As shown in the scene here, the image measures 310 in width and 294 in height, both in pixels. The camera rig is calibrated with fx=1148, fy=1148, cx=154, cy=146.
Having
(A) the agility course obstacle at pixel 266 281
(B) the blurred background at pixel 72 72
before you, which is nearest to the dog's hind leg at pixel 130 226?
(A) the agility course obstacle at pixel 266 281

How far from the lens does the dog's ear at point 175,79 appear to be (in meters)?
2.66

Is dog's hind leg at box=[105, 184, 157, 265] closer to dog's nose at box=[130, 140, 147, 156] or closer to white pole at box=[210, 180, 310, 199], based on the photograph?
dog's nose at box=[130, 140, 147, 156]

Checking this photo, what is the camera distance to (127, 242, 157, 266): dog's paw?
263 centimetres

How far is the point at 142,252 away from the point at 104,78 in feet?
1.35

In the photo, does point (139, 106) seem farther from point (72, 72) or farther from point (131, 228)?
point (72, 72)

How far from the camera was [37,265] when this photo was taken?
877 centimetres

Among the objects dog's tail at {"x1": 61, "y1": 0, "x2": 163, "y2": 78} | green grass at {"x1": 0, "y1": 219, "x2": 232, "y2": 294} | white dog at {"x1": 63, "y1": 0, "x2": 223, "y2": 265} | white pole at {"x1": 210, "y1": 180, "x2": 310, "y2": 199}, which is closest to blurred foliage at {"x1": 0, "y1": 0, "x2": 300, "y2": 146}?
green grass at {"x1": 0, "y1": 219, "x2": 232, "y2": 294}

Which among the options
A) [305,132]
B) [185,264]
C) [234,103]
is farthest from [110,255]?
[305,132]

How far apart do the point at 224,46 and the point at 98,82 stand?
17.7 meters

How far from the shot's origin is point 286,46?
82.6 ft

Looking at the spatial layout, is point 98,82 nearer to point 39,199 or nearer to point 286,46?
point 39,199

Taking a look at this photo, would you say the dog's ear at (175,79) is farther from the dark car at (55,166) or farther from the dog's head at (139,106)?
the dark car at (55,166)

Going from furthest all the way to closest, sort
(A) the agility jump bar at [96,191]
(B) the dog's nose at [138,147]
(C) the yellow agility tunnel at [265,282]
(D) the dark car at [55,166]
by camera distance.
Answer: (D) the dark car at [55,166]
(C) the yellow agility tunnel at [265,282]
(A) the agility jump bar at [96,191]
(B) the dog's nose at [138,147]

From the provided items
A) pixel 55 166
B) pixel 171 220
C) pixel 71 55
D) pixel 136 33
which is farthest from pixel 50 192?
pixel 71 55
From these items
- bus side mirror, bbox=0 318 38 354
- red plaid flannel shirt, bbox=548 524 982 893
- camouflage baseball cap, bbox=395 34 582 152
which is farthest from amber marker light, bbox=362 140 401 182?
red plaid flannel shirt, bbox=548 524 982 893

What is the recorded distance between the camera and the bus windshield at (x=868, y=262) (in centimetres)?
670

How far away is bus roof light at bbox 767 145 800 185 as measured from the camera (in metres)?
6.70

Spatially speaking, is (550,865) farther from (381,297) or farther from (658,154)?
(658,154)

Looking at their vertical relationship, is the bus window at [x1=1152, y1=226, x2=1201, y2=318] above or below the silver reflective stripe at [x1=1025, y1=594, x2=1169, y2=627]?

• [Problem description]: Write each line above out exactly.

• [Written solution]:
As shown in the scene here, the image measures 310 in width and 294 in height, both in pixels. The camera rig is calibrated with fx=1148, fy=1148, cx=154, cy=146.
Having
(A) the agility course obstacle at pixel 266 281
(B) the blurred background at pixel 72 72
before you, which is nearest to the dog's hind leg at pixel 130 226?
(A) the agility course obstacle at pixel 266 281

How far from the lens does the dog's ear at point 175,79 appear to be (in meters)?
2.66

Is dog's hind leg at box=[105, 184, 157, 265] closer to dog's nose at box=[130, 140, 147, 156] or closer to white pole at box=[210, 180, 310, 199], based on the photograph?
dog's nose at box=[130, 140, 147, 156]

Checking this photo, what is the camera distance to (127, 242, 157, 266): dog's paw?
263 centimetres

How far is the point at 142,252 away from the point at 104,78 in feet?
1.35

In the photo, does point (139, 106) seem farther from point (72, 72) or farther from point (131, 228)?
point (72, 72)

How far from the camera was [37,265] when this photo was taken?
877 centimetres

Among the objects dog's tail at {"x1": 61, "y1": 0, "x2": 163, "y2": 78} | green grass at {"x1": 0, "y1": 219, "x2": 232, "y2": 294} | white dog at {"x1": 63, "y1": 0, "x2": 223, "y2": 265} | white pole at {"x1": 210, "y1": 180, "x2": 310, "y2": 199}, which is closest to blurred foliage at {"x1": 0, "y1": 0, "x2": 300, "y2": 146}?
green grass at {"x1": 0, "y1": 219, "x2": 232, "y2": 294}

Which among the options
A) [305,132]
B) [185,264]
C) [234,103]
is farthest from [110,255]?
[305,132]

How far apart do the point at 224,46 and the point at 98,82 stand?
17.7 meters

How far from the shot's origin is point 286,46?
82.6 ft

Looking at the spatial layout, is point 98,82 nearer to point 39,199 or nearer to point 286,46?
point 39,199

Taking a look at this photo, would you say the dog's ear at (175,79) is farther from the dark car at (55,166) or farther from the dog's head at (139,106)?
the dark car at (55,166)

Going from furthest all the way to closest, sort
(A) the agility jump bar at [96,191]
(B) the dog's nose at [138,147]
(C) the yellow agility tunnel at [265,282]
(D) the dark car at [55,166]
by camera distance.
Answer: (D) the dark car at [55,166]
(C) the yellow agility tunnel at [265,282]
(A) the agility jump bar at [96,191]
(B) the dog's nose at [138,147]

From the provided items
A) pixel 55 166
B) pixel 171 220
C) pixel 71 55
D) pixel 136 33
which is farthest from pixel 50 192?
pixel 71 55
From these items
- bus side mirror, bbox=0 318 38 354
- red plaid flannel shirt, bbox=548 524 982 893
- camouflage baseball cap, bbox=395 34 582 152
which is farthest from amber marker light, bbox=362 140 401 182?
red plaid flannel shirt, bbox=548 524 982 893

What is the recorded distance between the camera and the bus windshield at (x=868, y=262) (in centimetres)?
670

How far away is bus roof light at bbox 767 145 800 185 as measured from the camera (in metres)?
6.70

Spatially speaking, is (550,865) farther from (381,297) or farther from (658,154)?
(658,154)

Looking at their vertical relationship, is the bus window at [x1=1152, y1=226, x2=1201, y2=318] above or below the silver reflective stripe at [x1=1025, y1=594, x2=1169, y2=627]?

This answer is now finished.